Sunday, 8 December 2013


The photogram is perhaps seen as a past art. As photography dark rooms disappear the method of photographic production may disappear too. The technique of obtaining images without the intervention of a camera is deceivingly simple. Its history begins with Thomas Wedgewood and Humphrey Day and on through to the photographic drawings made by William Henry Fox Talbot and then Anna Atkin’s cynatypes.

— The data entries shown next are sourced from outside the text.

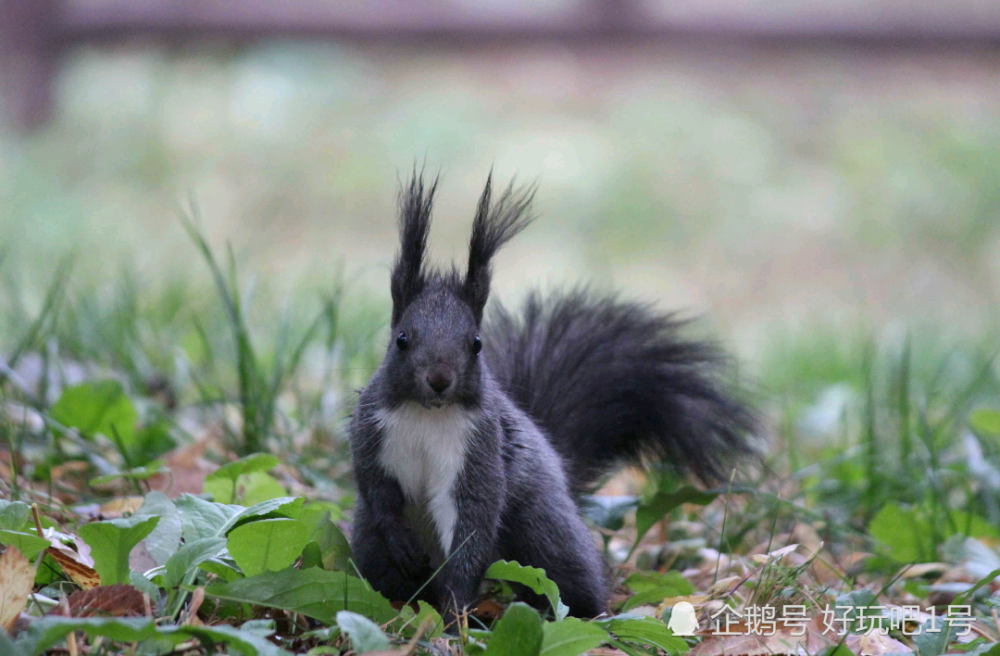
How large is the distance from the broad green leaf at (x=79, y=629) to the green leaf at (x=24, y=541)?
0.33 m

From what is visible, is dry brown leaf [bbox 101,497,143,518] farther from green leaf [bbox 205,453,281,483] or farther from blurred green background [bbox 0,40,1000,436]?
blurred green background [bbox 0,40,1000,436]

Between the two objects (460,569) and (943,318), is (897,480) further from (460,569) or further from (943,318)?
(943,318)

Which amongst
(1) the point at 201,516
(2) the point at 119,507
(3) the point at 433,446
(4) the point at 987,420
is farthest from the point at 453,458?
(4) the point at 987,420

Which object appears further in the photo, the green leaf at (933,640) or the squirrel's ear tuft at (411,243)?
the squirrel's ear tuft at (411,243)

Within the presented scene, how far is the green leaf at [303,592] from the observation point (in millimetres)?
1930

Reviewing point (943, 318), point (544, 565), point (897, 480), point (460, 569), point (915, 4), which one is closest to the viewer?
point (460, 569)

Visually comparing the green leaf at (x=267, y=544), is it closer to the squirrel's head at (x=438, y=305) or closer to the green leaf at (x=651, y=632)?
the squirrel's head at (x=438, y=305)

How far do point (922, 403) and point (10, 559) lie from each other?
2.80m

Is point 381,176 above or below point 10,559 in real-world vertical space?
above

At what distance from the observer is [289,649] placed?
6.42ft

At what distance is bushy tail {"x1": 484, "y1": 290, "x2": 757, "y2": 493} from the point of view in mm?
2785

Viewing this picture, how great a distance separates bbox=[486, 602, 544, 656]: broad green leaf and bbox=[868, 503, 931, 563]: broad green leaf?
153cm

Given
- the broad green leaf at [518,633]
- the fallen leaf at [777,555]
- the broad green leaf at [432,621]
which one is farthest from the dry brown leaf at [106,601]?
the fallen leaf at [777,555]

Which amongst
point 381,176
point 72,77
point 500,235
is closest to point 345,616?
point 500,235
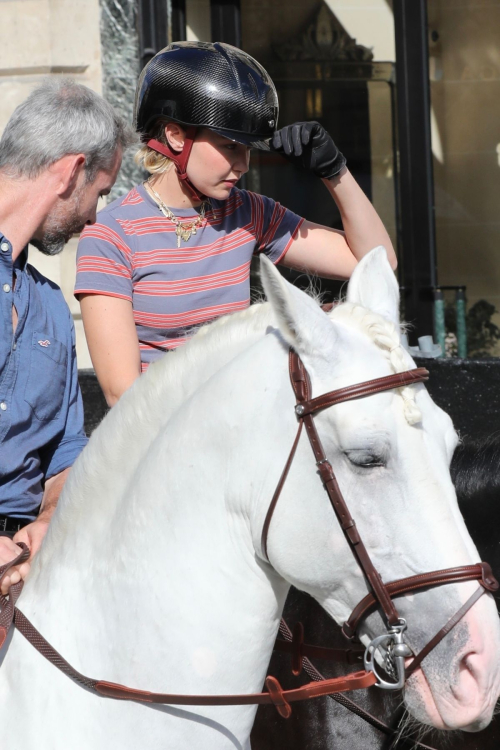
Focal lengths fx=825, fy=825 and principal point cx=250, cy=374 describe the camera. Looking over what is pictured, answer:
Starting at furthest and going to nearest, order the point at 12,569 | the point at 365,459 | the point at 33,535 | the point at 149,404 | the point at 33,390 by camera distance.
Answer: the point at 33,390 → the point at 33,535 → the point at 12,569 → the point at 149,404 → the point at 365,459

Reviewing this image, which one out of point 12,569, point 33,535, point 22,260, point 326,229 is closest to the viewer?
point 12,569

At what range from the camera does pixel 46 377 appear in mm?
2006

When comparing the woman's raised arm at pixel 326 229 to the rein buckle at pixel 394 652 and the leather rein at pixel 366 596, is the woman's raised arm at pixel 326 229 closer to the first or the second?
the leather rein at pixel 366 596

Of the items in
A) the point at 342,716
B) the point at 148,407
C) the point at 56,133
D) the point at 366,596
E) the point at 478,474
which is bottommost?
the point at 342,716

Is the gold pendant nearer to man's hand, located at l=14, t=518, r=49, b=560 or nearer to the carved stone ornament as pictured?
man's hand, located at l=14, t=518, r=49, b=560

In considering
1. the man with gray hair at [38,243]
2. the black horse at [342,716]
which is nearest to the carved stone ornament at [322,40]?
the man with gray hair at [38,243]

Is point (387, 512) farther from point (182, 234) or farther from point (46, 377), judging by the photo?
point (182, 234)

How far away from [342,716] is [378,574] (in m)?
1.08

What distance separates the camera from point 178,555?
1.48 meters

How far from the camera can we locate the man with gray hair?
1.95 m

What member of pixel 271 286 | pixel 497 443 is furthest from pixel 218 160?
pixel 497 443

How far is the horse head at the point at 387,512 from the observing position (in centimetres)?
131

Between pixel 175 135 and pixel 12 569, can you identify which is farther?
pixel 175 135

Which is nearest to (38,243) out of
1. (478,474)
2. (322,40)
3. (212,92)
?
(212,92)
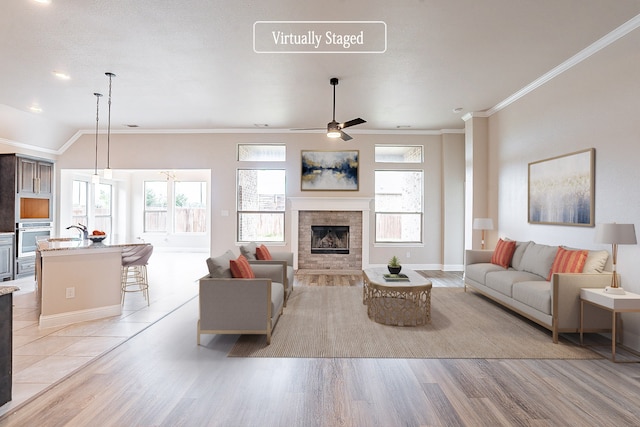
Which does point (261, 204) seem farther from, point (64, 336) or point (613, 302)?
point (613, 302)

The 20th Century is really where photograms belong. Christian Schad when he was a Dadaist produced his “Schadographs” in Zurich. There is Man Ray of course whose ghostly images of objects and parts of the human body contributed to Paris Dada and the emergent Surrealist movement. But “it was the Hungarian Laszlo Moholy-Nagy who, in collaboration with students at the Bauhaus, undertook the most radical exploration of the technique’s potential, using it to study the relations of color (sic), light, and form” (Mora, Gilles, 1998 pp. 143-145). Moholy-Nagy has said that he regarded this direct process of photography as “the most perfect way of representing luminous flux” (p.145).
This “luminous flux” that Moholy-Nagy discusses became central to much of my thinking about image making. Man Ray has always fascinated me: the luminosity of his solarised figures and there is much to be admired in his inventiveness, however his photograms were often whimsical in my mind.